Normally there will only be a few children that arrive before 9am, so I basically just keep them occupied until breakfast at half 8. As more children arrive, I will supervise them during free play (they choose what they play with) until 10am when they sit down for circle time. Circle time is when the children will sit (hopefully quietly) and listen to a short story, then sing some nursery rhymes and maybe do some games to teach them letters/numbers/shapes/colours. I used to hate doing circle time because I was embarrassed of singing in front of my colleagues but I quickly realised that no-one really cares!
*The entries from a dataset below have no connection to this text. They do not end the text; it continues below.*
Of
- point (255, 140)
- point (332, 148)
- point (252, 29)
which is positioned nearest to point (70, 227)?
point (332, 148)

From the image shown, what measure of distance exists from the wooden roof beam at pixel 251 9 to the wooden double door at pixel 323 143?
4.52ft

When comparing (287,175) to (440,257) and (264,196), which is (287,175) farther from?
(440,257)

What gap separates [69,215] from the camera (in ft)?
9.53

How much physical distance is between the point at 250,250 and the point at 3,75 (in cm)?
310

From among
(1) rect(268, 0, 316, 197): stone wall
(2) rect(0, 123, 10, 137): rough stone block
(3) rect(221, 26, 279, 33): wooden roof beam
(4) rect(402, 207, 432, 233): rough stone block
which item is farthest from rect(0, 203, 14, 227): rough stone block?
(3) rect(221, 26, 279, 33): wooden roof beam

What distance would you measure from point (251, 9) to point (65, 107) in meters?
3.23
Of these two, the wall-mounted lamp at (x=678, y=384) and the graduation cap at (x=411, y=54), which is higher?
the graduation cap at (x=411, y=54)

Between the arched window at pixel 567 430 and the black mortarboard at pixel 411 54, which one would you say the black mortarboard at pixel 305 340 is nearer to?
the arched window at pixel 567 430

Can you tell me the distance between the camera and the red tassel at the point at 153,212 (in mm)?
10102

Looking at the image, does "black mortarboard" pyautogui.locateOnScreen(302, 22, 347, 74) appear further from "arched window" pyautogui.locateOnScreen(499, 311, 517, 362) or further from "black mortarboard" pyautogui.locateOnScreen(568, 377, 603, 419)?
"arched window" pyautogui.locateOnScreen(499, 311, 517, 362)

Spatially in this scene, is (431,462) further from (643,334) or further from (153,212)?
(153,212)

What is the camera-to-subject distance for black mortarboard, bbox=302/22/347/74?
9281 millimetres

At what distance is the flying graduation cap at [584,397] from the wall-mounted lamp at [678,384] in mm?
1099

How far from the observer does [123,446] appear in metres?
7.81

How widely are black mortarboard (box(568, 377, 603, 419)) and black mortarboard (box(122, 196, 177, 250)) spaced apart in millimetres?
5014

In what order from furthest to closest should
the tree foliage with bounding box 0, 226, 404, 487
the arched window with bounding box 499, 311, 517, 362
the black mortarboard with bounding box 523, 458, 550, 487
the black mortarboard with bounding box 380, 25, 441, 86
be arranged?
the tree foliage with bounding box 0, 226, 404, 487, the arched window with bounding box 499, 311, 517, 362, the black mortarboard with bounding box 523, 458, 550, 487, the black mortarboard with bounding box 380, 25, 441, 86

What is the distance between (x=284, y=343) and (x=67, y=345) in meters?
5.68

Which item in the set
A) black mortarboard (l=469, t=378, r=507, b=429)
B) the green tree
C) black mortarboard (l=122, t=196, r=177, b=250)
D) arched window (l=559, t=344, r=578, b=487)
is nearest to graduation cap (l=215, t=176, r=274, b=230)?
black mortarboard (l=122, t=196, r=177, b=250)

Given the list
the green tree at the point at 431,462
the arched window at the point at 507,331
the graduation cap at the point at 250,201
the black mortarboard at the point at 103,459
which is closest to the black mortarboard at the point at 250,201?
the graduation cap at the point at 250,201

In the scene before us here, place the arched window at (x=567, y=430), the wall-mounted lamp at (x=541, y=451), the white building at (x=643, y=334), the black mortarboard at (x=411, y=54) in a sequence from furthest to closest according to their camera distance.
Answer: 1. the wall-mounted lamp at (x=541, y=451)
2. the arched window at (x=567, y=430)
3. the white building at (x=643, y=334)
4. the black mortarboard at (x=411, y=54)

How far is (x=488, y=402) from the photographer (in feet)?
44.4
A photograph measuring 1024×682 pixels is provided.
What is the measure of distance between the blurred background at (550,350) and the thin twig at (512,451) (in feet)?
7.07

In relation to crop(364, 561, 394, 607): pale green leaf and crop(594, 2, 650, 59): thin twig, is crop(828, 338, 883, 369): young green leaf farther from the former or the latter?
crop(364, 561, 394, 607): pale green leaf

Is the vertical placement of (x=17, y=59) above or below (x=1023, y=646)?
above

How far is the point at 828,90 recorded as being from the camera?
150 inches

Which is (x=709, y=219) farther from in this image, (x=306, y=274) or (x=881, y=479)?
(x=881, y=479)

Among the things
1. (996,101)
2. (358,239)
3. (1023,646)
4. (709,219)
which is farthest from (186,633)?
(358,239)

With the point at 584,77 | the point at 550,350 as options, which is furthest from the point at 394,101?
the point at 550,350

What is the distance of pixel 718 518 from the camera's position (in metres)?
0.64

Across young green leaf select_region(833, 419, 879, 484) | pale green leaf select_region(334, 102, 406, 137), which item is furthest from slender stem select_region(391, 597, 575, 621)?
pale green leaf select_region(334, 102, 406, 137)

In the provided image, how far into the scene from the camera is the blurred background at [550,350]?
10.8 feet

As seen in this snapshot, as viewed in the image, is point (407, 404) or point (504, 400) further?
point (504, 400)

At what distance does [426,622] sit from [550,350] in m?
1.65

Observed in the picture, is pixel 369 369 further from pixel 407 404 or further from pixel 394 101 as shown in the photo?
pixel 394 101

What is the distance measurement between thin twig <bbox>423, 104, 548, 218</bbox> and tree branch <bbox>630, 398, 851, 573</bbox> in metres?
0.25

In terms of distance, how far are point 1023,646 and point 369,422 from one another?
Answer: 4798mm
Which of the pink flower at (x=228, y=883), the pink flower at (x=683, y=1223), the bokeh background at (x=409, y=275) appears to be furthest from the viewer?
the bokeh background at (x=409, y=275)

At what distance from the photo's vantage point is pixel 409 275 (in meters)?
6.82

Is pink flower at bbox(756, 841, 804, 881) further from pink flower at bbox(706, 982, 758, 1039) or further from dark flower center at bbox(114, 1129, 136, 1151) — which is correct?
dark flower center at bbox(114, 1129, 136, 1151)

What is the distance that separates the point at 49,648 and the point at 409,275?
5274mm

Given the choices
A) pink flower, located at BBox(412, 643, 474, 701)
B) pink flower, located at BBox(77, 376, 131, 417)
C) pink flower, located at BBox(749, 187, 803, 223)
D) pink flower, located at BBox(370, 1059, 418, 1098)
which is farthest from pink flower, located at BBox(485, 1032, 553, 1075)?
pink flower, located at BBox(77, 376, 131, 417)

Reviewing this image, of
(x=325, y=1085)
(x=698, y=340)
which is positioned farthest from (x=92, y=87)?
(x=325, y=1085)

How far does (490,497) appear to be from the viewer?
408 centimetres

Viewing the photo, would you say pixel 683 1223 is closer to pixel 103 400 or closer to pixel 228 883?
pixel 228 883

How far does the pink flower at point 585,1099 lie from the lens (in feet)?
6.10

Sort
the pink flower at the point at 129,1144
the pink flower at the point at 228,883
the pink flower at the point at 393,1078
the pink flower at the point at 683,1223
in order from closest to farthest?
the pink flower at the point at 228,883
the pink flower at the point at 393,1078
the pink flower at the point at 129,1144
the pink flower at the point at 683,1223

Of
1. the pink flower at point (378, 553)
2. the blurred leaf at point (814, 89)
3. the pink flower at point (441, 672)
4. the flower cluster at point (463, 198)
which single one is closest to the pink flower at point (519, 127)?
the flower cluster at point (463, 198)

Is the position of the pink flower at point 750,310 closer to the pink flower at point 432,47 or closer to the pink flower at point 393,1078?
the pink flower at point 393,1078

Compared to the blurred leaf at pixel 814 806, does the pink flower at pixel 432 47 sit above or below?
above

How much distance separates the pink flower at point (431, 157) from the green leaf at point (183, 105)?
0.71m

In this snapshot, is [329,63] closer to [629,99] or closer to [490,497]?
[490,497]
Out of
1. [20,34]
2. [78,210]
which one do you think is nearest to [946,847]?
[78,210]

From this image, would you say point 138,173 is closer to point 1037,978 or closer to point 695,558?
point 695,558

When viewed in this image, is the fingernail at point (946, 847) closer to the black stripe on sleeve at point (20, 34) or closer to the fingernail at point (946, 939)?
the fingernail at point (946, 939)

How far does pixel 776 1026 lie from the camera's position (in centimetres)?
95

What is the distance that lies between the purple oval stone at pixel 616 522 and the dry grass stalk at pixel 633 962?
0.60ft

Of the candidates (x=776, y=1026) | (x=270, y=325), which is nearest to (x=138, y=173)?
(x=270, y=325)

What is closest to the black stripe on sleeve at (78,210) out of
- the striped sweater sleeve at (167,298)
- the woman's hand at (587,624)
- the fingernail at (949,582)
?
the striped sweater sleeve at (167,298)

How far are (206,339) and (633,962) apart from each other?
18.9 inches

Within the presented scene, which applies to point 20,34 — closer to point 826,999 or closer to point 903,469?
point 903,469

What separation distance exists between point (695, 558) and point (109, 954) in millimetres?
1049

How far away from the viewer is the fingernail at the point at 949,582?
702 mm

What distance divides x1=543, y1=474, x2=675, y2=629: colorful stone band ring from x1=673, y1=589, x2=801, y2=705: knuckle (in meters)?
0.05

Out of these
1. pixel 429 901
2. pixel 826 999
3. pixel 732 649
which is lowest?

Between 10am and 12pm, I supervise snack time and then carry out (or help with) one of the planned activities. These activities normally follow a theme, such as Easter, and can range from painting to making cards. As my setting will only have about 10 children each day, I can really get involved in the activities and ask them questions about what they’re doing or learning – this is one of my favourite parts of my job; interacting with the children! After the activity, they will go outside to play until lunch time and I will do my best to keep the peace – it turns out that small children aren’t great at sharing!
Lunch time can get quite hectic as we have to supervise the older children eating whilst feeding the babies! As each child finishes, we take them to the toilet/change their nappy, brush their teeth and change their clothes before putting them down for their nap. Luckily, every child in the nursery takes a nap which means that we have about an hour and a half to clean the classroom, toilets and kitchen as well as have our lunch break. Not every setting will ask you to help with the cleaning, but my setting doesn’t employ a cleaner so that’s one of my responsibilities – yay! Everyone will use their lunch break differently, but during mine I usually write up some observations, eat my food and just try to remember life outside the nursery!
The children wake up at half 2, so between 2.30-4pm I will do circle time and play with the children until snack time. Parents will normally arrive between 4.30 and 6pm, so the children will play in the classroom as they wait for their parents to arrive. Although the nursery closes at 6, I usually finish work at half 4 so I will head home to watch some Netflix and do some coursework.
So that’s the end of a normal day at work! Even though I had never planned to work with children, and my friends still tell me they can’t imagine me working in a nursery, I really love my job! Although it can be busy and stressful, I do get a lot of cuddles from the babies so it’s not all bad! Like I said, each setting will do things a little differently but I hope this post helped you understand a bit more about the Early Years Education pathway, and hopefully convinced you to apply!